Mercedes-Benz has decided to stop its efforts to develop and roll out a full self-driving solution for its passenger cars. Instead, the veteran automaker will be focusing on the creation of advanced driver-assist technology for its fleet of long-haul trucks.
The shift in Mercedes-Benz’s self-driving strategies was related by Daimler chair and head of Mercedes cars Ola Kallenius, who was speaking to the media following the cancellation of the Geneva Motor Show due to the ongoing COVID-19 pandemic.
“With regard to full autonomy, we switched the priority in terms of deployment of technology and moved trucks ahead of cars. Why do we do that? Because we believe that this is the area, in a hub to hub case, where we think that the business case is most attractive, first,” he said.
Kallenius further explained that the cancellation of Mercedes-Benz’s full self-driving program for passenger cars does not mean that all of the company’s autonomous driving initiatives will be stopped. The German automaker will still be developing advanced driver-assist solutions, but they will be for its lineup of trucks, not its passenger cars.
According to the executive, this will allow Mercedes-Benz to deploy its resources in such a way that it can generate revenue as quickly as possible. Mercedes-Benz’s sister companies like Freightliner will be the perfect partners for such an initiative, especially with the emergence of trucks like the eCascadia.
“We will focus on trucks first. It doesn’t mean we are giving up the effort on passenger cars; we will continue investing in that. But we will deploy our resources in such a way where we can generate revenue at the earliest possible time,” Kallenius added.

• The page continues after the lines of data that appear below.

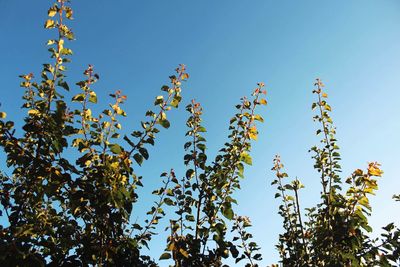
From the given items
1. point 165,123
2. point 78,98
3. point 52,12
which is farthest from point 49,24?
point 165,123

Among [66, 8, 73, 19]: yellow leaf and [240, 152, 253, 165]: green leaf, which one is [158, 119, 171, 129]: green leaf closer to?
[240, 152, 253, 165]: green leaf

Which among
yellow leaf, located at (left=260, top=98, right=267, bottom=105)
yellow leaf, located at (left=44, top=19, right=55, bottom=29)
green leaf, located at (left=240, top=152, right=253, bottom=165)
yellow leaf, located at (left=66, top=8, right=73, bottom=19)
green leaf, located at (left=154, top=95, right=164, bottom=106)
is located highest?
yellow leaf, located at (left=66, top=8, right=73, bottom=19)

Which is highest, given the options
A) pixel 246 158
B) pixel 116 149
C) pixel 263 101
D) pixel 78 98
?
pixel 263 101

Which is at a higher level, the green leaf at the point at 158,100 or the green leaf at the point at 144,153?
the green leaf at the point at 158,100

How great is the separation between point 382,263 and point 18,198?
418 cm

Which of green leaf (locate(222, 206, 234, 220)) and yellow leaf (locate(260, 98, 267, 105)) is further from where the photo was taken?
yellow leaf (locate(260, 98, 267, 105))

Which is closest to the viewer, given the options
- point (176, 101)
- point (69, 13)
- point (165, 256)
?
point (165, 256)

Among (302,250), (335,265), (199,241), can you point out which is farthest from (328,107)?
(199,241)

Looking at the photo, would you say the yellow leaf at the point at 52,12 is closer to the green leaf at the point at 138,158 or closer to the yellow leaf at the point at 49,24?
the yellow leaf at the point at 49,24

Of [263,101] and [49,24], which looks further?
[263,101]

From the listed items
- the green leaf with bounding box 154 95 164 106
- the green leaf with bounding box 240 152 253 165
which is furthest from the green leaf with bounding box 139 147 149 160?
the green leaf with bounding box 240 152 253 165

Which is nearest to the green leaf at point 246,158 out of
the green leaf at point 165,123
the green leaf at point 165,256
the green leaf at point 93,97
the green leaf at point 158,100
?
the green leaf at point 165,123

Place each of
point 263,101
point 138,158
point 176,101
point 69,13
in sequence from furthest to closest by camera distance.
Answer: point 263,101 < point 69,13 < point 176,101 < point 138,158

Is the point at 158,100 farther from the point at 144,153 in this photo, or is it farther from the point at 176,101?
the point at 144,153
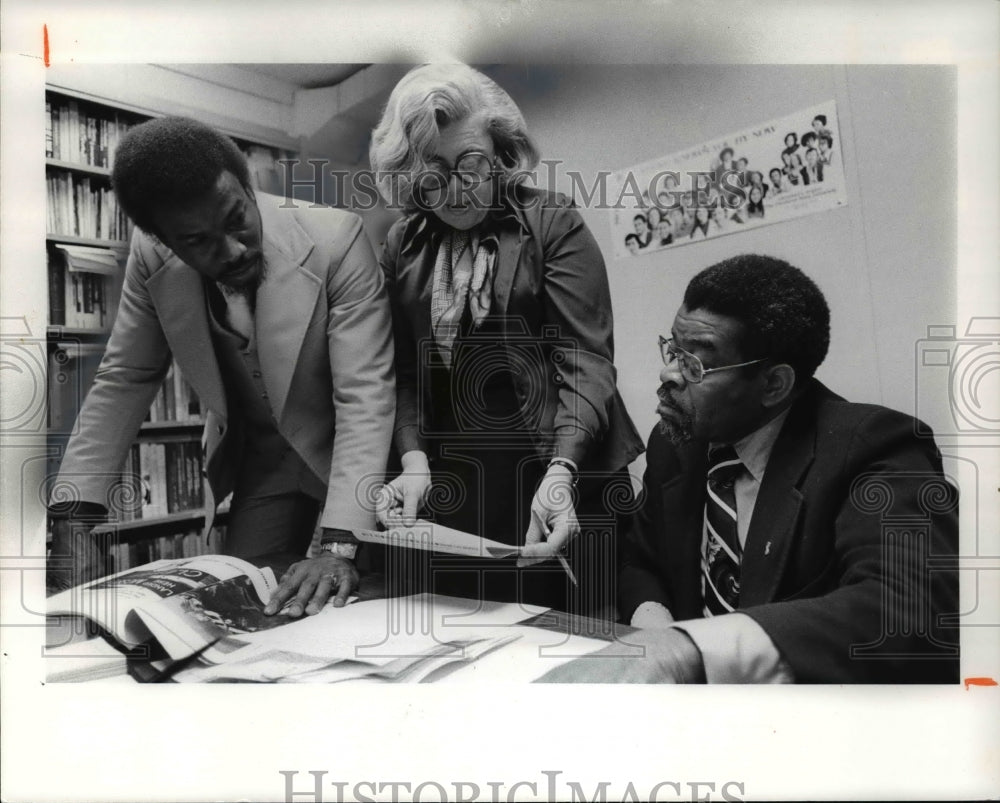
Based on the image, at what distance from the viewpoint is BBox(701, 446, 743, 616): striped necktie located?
1547mm

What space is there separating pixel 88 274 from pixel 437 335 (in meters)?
0.76

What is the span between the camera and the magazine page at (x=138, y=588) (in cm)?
163

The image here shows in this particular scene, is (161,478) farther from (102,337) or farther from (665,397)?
(665,397)

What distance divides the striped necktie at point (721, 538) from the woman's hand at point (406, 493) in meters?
0.59

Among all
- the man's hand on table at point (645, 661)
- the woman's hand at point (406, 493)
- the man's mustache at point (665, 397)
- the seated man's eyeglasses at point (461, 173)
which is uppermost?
the seated man's eyeglasses at point (461, 173)

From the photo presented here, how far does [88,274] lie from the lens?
64.4 inches

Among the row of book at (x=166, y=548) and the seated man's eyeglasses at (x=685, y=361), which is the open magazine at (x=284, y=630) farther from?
the seated man's eyeglasses at (x=685, y=361)

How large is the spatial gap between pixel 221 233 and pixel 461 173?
0.52 metres

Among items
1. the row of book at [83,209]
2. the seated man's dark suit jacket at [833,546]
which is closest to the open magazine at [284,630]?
the seated man's dark suit jacket at [833,546]

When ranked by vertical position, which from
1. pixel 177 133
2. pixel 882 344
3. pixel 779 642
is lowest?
pixel 779 642

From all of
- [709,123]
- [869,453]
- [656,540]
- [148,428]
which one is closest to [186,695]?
[148,428]

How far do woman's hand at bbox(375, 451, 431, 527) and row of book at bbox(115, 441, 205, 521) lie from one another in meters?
0.41

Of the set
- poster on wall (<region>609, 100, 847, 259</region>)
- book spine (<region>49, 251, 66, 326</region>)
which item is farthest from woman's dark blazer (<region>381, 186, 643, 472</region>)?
book spine (<region>49, 251, 66, 326</region>)

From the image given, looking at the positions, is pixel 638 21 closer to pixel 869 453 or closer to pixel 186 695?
pixel 869 453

Focusing on autonomous trucks could very well prove to be a smart move for the German automaker, considering that long-haul driving usually involves a lot of highway travel, and thus requires maneuvers that are simpler than those utilized for inner-city driving. This is one of the reasons why Tesla, arguably the leader in consumer-grade driver-assist solutions, allows automatic lane changes in the freeway with its Navigate on Autopilot feature. But in inner-city streets, Tesla’s unassisted lane changes are disabled as of writing.
That being said, Daimler’s announcement shows just how difficult it is to develop and roll out a viable full self-driving program. After all, if Waymo, a company that has been operating an autonomous fleet for years, cannot deploy a consumer-ready system for mainstream customers to this day, it is not surprising to see a company such as Mercedes-Benz throwing in the towel, at least for its passenger cars’ autonomous driving systems.